It is a pleasure to serve under your chairmanship, Mr Davies.
Apprenticeships should be the perfect vehicle for meeting the challenges of social mobility, bridging the skills gap and raising productivity. With the most recent Office for National Statistics data showing that productivity is 30% higher in France and 35% higher in Germany, our widening productivity gap cannot be ignored if we are to compete successfully and obtain the supposedly easy post-Brexit trade deals promised by the Government. Having run my own small start-up construction business in Scotland, I know full well the importance of small and medium-sized enterprises investing in their people. Those that fail to do so stagnate and start to go backwards.
In previous years, employer spending on training in the UK had fallen and was low compared with other advanced economies, so there was a clear need to take action to move more employers towards investing more in the skills of their workforce. It was also vital to improve progression in apprenticeships. Only 4% of our 25-year-olds hold a level 4 or level 5 technical qualification as their highest qualification, compared with 20% in Germany, where apprenticeships are taken up by many more young people and are viewed as a high-status option for school leavers. Sadly, the Government’s rushed implementation of the apprenticeship levy resulted not in an increase in apprenticeships and opportunities for the most disadvantaged, as was hoped and very much needed, but in the exact opposite. That is devastating, especially considering the huge impact that apprenticeships can have on young people’s lives.
Just last week, I met brilliant apprentices working in my constituency. I know that their input is hugely appreciated by the many businesses in Slough. Slough is a huge business hub, with the largest singly owned trading estate in the whole of Europe and more corporate headquarters than Scotland, Wales and Northern Ireland put together, so we know a fair bit about businesses and the importance of apprenticeships. Unfortunately, far from turbo-charging our businesses and helping them further, the levy has left many of them hobbled and unable to fill vacancies, address their skills shortages or meet opportunities for expansion.

- [ASSIGNED TASK 1]:
Decide whether each statement agrees with the apprenticeships speech, answering yes or no and quoting the words of the speech that settle it: (a) Productivity is 35% higher in Germany. (b) The speaker once ran a construction business in Wales. (c) Only 4% of 25-year-olds hold a level 4 or level 5 technical qualification as their highest qualification.
- [ASSIGNED TASK 2]:
Retype, character for character, the part of the apprenticeships speech that opens with the words containing "It is a pleasure" and closes with "to go backwards.".
- [ASSIGNED TASK 3]:
Continue the apprenticeships speech, starting after its last sentence.

- [INFORMATION PROVIDED]:
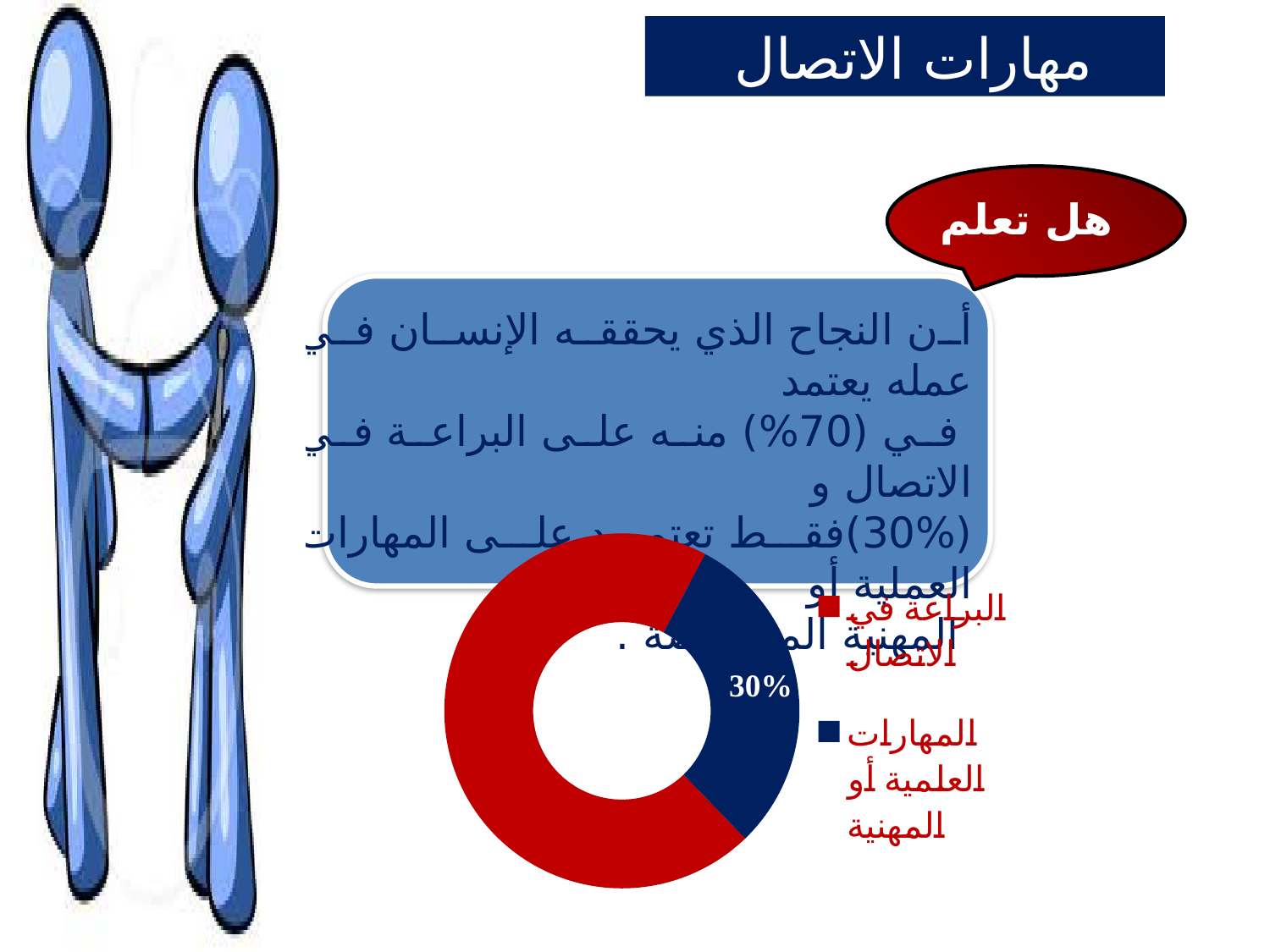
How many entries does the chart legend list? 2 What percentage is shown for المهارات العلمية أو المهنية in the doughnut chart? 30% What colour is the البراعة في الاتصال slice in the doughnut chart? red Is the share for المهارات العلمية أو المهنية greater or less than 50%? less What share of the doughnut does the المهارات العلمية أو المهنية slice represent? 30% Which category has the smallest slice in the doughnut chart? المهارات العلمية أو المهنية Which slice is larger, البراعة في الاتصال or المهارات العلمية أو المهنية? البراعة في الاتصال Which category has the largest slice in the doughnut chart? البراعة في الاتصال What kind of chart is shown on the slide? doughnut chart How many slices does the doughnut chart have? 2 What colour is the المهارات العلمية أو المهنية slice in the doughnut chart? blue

---

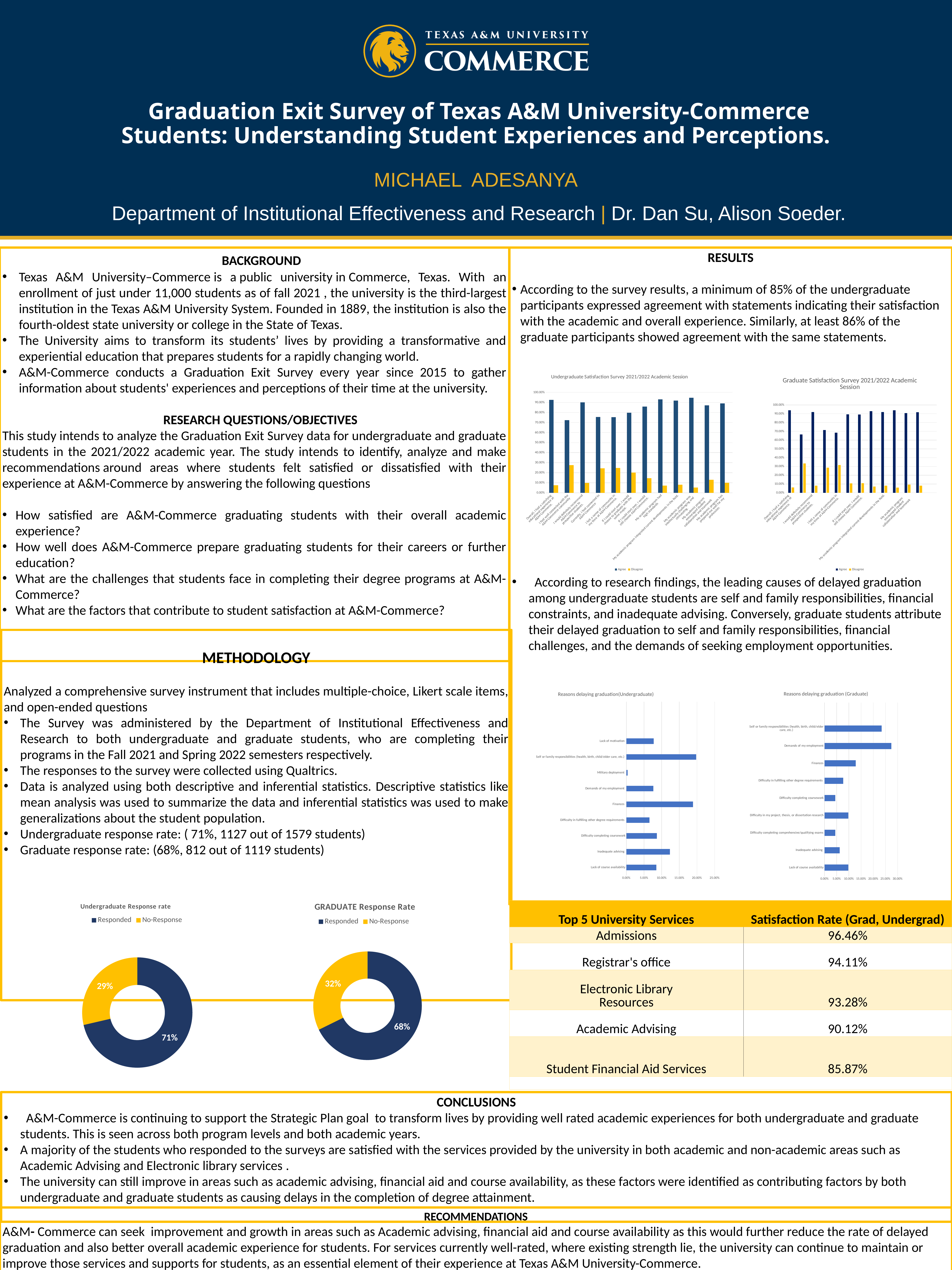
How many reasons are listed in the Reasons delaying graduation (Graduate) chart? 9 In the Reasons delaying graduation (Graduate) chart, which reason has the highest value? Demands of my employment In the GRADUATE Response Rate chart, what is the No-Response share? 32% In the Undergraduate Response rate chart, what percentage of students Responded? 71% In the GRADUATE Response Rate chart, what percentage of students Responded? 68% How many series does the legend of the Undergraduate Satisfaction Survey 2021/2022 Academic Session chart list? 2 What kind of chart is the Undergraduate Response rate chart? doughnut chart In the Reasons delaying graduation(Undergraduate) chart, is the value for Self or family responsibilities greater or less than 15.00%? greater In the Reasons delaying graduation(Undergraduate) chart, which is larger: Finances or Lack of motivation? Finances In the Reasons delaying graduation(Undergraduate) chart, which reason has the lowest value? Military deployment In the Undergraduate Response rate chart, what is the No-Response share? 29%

- [EXPECTED ANSWER 1]:
(a) Yes: "productivity is 30% higher in France and 35% higher in Germany"
(b) No: "my own small start-up construction business in Scotland"
(c) Yes: "Only 4% of our 25-year-olds hold a level 4 or level 5 technical qualification as their highest qualification"

- [EXPECTED ANSWER 2]:
It is a pleasure to serve under your chairmanship, Mr Davies.
Apprenticeships should be the perfect vehicle for meeting the challenges of social mobility, bridging the skills gap and raising productivity. With the most recent Office for National Statistics data showing that productivity is 30% higher in France and 35% higher in Germany, our widening productivity gap cannot be ignored if we are to compete successfully and obtain the supposedly easy post-Brexit trade deals promised by the Government. Having run my own small start-up construction business in Scotland, I know full well the importance of small and medium-sized enterprises investing in their people. Those that fail to do so stagnate and start to go backwards.

- [EXPECTED ANSWER 3]:
Since the introduction of the levy, apprenticeship starts in large employers—those with 250 or more employees —have fallen by 9%, but the impact on small and medium-sized enterprises has been disastrous. Apprenticeship starts have fallen by 34% in small businesses and 42% in medium-sized enterprises. Even in my constituency, despite the excellent Slough Academy, which supports growth in high-demand areas such as social care and planning in the council, overall apprenticeship starts have not reached the level they were at before 2017-18. That reflects the trend across the country. It is estimated that between 30,000 and 40,000 SME apprenticeship vacancies remain unfilled, and 75,000 apprenticeships in SMEs could be lost by the end of the year. That is 75,000 people who will be denied the opportunity to work, train and gain the confidence that comes with successfully completing qualifications.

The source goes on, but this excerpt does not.